Note: Cooking with fresh herbs, like tarragon, is a simple way to really turn up the flavor dial, in a natural, wholesome way. Consider planting fresh herbs in your garden or if you don’t have any outdoor space, you can grow your favorite herbs in little pots by your kitchen sink.
¼ pound green beans, trimmed and halved
2 tablespoons extra-virgin olive oil
2 boneless, skinless chicken breasts
sea salt and black pepper to taste
3 shallots, minced
½ cup dry white wine
¾ cup chicken broth
¼ cup coconut cream
¼ cup fresh tarragon, minced
2 tablespoons dijon mustard
In a large saucepan over high, bring 2 inches of water to a boil. Add the green beans and cook until tender, about 3 minutes. Drain and set aside.

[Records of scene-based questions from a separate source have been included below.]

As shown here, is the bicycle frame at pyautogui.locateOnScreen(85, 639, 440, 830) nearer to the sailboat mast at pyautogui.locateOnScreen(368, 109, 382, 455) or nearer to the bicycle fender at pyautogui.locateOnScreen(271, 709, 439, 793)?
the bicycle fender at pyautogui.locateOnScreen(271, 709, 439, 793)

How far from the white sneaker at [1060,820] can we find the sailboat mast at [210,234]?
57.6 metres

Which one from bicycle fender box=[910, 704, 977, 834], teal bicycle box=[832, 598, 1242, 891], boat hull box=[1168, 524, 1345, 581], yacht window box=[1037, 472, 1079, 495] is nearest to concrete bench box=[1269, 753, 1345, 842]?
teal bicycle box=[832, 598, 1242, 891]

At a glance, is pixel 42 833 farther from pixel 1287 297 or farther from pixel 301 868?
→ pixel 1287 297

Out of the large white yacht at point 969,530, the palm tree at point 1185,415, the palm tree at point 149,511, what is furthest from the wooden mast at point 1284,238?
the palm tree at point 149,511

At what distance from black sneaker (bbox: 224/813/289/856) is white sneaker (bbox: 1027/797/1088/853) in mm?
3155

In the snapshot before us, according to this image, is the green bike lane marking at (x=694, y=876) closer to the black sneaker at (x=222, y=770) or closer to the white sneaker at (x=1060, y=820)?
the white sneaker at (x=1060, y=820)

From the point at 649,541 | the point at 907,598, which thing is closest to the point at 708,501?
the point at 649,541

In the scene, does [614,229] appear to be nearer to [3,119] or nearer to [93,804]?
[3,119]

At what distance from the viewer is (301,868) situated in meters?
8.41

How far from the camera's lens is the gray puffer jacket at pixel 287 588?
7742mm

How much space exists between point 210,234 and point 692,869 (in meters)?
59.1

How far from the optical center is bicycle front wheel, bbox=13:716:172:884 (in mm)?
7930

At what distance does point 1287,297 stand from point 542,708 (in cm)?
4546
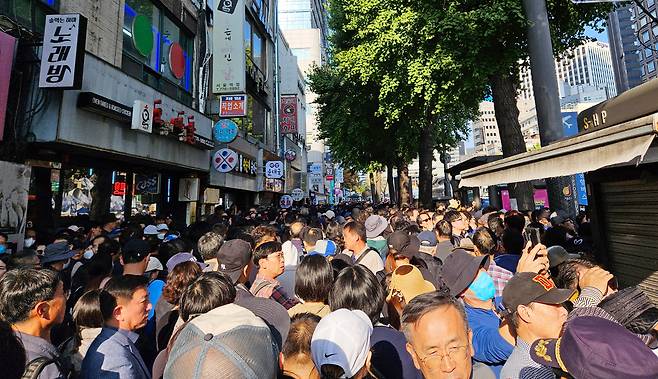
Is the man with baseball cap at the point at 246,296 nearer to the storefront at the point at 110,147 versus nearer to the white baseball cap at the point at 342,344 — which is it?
the white baseball cap at the point at 342,344

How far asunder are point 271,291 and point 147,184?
38.5 feet

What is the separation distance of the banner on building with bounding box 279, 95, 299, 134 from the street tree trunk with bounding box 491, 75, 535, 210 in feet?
61.7

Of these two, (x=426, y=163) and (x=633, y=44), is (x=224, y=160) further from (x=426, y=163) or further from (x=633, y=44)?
(x=633, y=44)

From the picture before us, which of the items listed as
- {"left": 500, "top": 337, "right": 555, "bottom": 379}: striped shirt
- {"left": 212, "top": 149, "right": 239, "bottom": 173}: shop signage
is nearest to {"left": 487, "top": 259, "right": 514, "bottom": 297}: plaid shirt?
{"left": 500, "top": 337, "right": 555, "bottom": 379}: striped shirt

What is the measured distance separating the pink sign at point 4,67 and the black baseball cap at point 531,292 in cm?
898

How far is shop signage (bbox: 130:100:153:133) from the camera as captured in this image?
10.2 meters

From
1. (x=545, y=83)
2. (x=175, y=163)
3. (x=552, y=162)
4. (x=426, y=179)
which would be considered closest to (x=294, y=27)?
(x=426, y=179)

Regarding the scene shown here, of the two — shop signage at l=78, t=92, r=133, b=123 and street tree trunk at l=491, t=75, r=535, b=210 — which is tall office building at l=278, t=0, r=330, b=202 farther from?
shop signage at l=78, t=92, r=133, b=123

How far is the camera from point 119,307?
2.66m

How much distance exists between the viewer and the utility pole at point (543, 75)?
7875 millimetres

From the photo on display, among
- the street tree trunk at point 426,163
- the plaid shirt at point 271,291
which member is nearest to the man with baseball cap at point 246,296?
the plaid shirt at point 271,291

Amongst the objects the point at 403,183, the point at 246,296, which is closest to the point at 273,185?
the point at 403,183

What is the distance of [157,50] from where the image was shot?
43.0 ft

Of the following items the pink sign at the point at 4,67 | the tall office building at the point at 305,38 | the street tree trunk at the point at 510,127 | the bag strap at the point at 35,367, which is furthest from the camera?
the tall office building at the point at 305,38
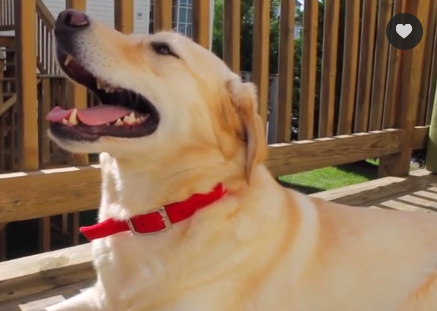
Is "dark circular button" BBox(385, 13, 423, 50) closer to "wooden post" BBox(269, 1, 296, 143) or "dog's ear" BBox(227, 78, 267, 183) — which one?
"wooden post" BBox(269, 1, 296, 143)

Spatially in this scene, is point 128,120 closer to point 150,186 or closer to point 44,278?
point 150,186

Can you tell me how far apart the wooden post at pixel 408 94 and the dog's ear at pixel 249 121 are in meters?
3.06

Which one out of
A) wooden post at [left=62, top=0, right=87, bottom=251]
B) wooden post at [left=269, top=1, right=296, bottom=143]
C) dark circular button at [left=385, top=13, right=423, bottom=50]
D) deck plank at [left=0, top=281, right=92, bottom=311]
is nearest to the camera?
deck plank at [left=0, top=281, right=92, bottom=311]

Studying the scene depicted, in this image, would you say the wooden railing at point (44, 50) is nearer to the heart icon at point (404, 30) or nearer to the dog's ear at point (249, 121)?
the heart icon at point (404, 30)

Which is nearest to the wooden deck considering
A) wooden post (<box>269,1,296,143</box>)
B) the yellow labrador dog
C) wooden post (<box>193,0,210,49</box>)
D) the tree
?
the yellow labrador dog

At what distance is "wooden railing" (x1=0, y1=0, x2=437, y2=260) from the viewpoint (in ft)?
8.45

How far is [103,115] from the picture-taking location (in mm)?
1756

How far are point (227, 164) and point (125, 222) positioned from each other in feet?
1.31

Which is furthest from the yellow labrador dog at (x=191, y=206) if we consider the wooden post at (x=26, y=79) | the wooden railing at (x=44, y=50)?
the wooden railing at (x=44, y=50)

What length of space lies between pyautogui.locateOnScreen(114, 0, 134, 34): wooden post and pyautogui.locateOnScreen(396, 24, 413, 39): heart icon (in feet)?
8.59

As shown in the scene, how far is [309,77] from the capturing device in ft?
12.5

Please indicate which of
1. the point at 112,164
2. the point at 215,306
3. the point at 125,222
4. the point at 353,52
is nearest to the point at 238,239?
the point at 215,306

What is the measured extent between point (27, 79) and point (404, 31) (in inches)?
130

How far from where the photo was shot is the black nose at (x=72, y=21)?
5.57ft
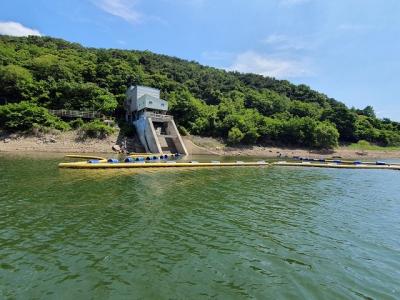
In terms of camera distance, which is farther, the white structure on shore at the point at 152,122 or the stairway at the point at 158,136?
the white structure on shore at the point at 152,122

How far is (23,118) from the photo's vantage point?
51500 millimetres

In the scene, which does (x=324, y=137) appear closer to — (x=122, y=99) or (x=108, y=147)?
(x=122, y=99)

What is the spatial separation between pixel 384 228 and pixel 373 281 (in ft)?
22.3

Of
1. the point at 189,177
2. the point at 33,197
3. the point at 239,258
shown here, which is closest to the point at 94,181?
the point at 33,197

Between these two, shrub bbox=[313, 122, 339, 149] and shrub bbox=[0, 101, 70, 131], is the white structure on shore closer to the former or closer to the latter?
shrub bbox=[0, 101, 70, 131]

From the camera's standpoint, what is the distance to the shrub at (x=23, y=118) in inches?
2012

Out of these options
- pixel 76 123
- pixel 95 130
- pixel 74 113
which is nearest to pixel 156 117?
pixel 95 130

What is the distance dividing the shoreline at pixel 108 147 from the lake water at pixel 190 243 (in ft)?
96.6

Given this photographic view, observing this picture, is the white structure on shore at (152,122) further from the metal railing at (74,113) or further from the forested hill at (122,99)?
the metal railing at (74,113)

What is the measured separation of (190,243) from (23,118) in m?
50.9

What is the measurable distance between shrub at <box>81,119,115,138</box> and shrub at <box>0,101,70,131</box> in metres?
5.18

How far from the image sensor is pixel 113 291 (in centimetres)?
774

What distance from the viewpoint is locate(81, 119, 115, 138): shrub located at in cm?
5491

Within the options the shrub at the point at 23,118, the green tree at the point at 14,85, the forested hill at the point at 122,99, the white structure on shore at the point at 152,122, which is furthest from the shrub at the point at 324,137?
the green tree at the point at 14,85
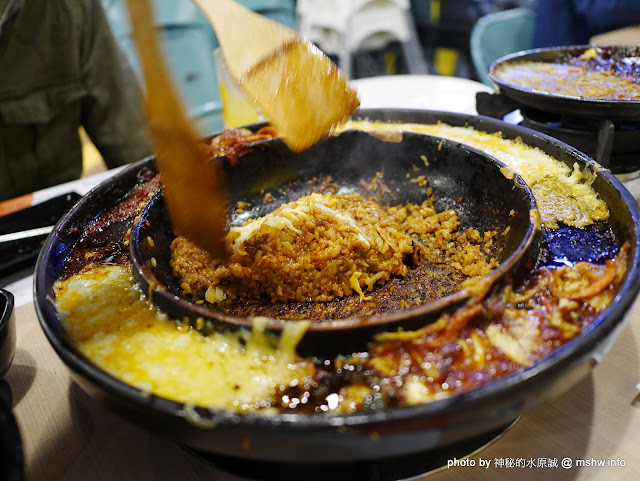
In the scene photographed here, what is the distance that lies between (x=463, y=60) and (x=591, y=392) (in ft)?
25.4

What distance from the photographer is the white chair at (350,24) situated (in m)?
6.27

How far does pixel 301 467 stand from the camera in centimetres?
113

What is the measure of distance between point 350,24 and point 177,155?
6.09 m

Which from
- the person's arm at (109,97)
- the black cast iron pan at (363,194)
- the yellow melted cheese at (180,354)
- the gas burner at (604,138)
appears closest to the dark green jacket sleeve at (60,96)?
the person's arm at (109,97)

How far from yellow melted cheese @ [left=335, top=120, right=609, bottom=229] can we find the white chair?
4.83 metres

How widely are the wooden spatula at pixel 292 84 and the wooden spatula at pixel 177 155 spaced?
1.44ft

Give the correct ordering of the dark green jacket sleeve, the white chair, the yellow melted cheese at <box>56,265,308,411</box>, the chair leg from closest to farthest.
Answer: the yellow melted cheese at <box>56,265,308,411</box> → the dark green jacket sleeve → the white chair → the chair leg

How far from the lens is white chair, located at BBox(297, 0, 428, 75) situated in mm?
6273

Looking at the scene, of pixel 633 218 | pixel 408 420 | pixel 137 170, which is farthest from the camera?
pixel 137 170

In a grill pan, heat 1 tablespoon of the olive oil over medium-high heat. Rinse the chicken breasts and pat dry with paper towels. Season both sides with sea salt and black pepper. Place the chicken breasts in the heated grill pan and cook, turning once, until golden and cooked through, about 8 minutes per side. Transfer to a cutting board or plate and, once cooled, cut into bite-size pieces.
In a large skillet, heat the remaining 1 tablespoon olive oil over medium-high heat. Add the shallots and garlic. After 3 minutes, add the wine; 3 minutes later, add the chicken broth, coconut cream, tarragon, and Dijon. Season with salt and pepper.
Add the green beans and chicken to the sauce. Mix well and serve.